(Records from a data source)
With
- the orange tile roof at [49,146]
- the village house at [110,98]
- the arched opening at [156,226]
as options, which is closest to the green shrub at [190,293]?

Exercise goal
Recast each line of the listing above as an item in a numbered list, omitting any blank lines.

The solution
1. With
2. - the orange tile roof at [49,146]
3. - the village house at [110,98]
4. - the arched opening at [156,226]
5. as options, which is closest to the green shrub at [190,293]?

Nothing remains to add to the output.